* **What needs to be done**
Please count the lines in the items below that contain the string "wide", where case counts, and reply with only that number.

* **Data records**
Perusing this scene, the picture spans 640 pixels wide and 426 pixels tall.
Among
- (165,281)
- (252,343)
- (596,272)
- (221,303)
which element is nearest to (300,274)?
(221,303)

* **Exercise solution**
1